**SOURCE TEXT:**
+ + +

During my time as United States ambassador to Israel, I heard Israelis and Palestinians describe this same problem from opposite sides of the table. The Palestinians spoke of vaults overflowing with shekel notes they could not move, lend or spend. The Israelis spoke of legal and compliance risks. Both were right. And both were describing a situation that, left unresolved, makes Israel less safe.
Under the 1994 Paris Protocol, the Palestinian economy was built around the Israeli shekel. Palestinians use it every day – they earn it, spend it, and save it. But because it is Israel’s currency, Palestinian banks cannot simply return excess cash to the Bank of Israel on their own. Instead, they can return physical shekels only through two Israeli banks – Bank Hapoalim and Israel Discount Bank – which operate under a Finance Ministry indemnity waiver.
For years, this system worked tolerably. The waiver was renewed annually. Cash flowed back. Trade continued. When the banking channel works, Israeli businesses get paid on time, Palestinian firms can import and grow, and both governments collect tax revenue.

+ + +

**EXCERPTED DATA:**
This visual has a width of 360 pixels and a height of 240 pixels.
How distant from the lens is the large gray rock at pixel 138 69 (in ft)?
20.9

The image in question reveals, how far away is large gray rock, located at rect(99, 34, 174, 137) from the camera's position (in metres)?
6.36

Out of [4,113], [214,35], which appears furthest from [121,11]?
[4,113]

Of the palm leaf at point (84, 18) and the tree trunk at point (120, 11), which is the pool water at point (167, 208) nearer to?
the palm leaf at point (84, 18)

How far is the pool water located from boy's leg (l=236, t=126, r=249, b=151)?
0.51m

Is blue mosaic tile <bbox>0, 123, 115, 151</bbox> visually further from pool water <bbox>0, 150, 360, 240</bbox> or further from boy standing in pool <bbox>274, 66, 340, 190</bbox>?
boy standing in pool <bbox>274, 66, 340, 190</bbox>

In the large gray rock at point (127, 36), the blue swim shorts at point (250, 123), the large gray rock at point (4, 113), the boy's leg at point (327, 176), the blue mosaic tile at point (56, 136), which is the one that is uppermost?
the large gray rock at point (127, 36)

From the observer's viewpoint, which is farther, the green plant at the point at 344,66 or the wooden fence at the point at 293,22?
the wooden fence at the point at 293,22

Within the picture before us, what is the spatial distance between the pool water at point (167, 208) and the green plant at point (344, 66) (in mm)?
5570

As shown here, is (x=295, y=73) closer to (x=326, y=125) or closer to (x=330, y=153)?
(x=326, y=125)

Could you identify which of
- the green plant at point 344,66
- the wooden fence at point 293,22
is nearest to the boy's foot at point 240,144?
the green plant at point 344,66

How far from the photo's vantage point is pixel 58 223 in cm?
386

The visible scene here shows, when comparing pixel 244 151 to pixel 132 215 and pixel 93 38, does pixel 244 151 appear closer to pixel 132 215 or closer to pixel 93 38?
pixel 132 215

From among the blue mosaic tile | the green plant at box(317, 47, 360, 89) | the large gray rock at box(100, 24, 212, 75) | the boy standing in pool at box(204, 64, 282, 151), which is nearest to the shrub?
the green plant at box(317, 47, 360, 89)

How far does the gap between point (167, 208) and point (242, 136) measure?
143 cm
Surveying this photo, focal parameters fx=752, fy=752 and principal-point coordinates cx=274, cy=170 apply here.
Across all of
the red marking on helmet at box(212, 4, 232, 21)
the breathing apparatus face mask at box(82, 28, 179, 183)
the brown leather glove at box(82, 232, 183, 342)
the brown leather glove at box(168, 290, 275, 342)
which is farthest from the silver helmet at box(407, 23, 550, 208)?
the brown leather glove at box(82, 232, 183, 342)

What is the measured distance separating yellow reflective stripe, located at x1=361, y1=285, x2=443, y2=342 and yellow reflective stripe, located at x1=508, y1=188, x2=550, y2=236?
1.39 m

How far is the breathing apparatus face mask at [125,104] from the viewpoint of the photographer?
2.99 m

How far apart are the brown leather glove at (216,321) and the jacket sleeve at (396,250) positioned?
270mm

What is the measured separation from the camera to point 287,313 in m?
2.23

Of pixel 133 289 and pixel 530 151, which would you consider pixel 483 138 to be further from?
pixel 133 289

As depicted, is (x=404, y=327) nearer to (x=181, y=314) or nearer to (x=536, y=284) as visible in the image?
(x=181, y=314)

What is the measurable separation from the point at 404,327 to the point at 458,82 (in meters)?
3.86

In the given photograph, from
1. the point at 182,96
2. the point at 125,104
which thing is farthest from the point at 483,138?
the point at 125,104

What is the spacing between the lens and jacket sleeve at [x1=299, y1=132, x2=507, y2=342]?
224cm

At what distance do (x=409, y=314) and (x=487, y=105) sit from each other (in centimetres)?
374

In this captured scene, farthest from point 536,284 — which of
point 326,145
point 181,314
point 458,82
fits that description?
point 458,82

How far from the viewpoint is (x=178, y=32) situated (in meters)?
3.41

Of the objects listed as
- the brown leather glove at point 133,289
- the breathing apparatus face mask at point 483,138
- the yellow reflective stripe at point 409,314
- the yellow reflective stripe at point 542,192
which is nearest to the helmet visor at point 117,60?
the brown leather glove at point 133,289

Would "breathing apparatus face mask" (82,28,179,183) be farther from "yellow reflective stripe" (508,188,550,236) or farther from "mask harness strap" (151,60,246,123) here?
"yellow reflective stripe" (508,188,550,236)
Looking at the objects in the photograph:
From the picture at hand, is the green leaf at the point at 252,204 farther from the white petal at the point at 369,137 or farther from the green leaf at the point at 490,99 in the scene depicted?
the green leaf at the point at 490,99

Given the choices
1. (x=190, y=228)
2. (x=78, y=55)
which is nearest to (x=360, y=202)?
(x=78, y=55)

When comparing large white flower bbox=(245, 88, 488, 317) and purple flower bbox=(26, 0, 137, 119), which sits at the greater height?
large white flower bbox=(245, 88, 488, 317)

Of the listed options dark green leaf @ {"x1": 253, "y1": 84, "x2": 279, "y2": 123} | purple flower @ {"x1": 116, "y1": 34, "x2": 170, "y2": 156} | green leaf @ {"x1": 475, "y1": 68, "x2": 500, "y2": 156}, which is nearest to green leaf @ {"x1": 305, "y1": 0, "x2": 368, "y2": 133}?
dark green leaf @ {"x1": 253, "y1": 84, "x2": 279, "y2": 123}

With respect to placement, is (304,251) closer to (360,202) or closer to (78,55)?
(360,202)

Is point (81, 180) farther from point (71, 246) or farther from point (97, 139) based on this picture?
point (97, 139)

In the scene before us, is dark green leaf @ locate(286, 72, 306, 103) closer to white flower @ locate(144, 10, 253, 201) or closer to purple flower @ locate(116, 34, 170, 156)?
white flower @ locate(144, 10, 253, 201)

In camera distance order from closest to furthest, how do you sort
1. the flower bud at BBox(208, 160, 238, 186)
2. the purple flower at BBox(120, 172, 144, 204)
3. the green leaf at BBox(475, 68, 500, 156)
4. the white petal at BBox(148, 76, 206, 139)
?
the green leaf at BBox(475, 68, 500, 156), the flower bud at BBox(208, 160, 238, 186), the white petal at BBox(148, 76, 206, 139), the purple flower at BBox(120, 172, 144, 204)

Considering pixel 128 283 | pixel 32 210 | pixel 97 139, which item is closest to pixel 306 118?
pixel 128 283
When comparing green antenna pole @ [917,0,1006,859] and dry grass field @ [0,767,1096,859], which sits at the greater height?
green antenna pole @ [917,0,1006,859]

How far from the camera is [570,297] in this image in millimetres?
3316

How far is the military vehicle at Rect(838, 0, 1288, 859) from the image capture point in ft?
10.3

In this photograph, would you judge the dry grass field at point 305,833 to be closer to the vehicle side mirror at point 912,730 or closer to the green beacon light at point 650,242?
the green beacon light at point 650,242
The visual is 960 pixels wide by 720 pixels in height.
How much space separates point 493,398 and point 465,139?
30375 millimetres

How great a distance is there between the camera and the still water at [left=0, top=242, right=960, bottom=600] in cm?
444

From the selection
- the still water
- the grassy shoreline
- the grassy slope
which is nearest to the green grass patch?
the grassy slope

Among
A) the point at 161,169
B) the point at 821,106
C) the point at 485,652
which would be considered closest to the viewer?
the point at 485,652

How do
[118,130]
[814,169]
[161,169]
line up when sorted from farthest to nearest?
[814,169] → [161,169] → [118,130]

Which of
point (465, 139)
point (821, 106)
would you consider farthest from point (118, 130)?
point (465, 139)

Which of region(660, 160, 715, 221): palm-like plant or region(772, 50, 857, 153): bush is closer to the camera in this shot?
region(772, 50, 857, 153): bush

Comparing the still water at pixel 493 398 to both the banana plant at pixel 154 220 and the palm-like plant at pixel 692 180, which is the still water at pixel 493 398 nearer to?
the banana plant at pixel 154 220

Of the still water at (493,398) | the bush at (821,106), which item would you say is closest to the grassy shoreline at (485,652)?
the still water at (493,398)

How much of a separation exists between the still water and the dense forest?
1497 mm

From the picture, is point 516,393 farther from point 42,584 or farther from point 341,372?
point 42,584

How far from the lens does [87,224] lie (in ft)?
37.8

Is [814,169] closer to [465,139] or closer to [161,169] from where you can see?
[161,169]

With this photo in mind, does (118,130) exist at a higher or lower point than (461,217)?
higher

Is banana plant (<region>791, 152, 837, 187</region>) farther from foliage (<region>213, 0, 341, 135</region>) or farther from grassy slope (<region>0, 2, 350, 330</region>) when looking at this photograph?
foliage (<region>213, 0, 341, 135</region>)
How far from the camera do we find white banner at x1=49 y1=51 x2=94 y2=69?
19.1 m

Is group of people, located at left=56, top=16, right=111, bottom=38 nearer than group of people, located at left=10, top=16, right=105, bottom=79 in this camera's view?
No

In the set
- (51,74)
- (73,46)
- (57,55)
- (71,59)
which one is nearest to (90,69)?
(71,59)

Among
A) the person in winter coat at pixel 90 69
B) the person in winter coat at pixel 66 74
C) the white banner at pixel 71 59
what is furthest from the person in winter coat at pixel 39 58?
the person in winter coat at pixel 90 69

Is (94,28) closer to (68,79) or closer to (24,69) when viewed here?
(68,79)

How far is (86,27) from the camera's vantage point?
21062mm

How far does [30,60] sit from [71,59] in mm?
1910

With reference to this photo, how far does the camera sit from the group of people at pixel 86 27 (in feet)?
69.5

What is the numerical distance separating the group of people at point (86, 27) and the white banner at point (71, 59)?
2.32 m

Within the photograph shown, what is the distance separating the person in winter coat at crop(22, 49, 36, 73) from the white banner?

+ + +

**TASK:** Update the text on Palestinian shekel banking by writing out the section starting with "During my time" and going on through "Israel less safe.", with "ambassador" replaced by "envoy".

**WORKED SOLUTION:**
During my time as United States envoy to Israel, I heard Israelis and Palestinians describe this same problem from opposite sides of the table. The Palestinians spoke of vaults overflowing with shekel notes they could not move, lend or spend. The Israelis spoke of legal and compliance risks. Both were right. And both were describing a situation that, left unresolved, makes Israel less safe.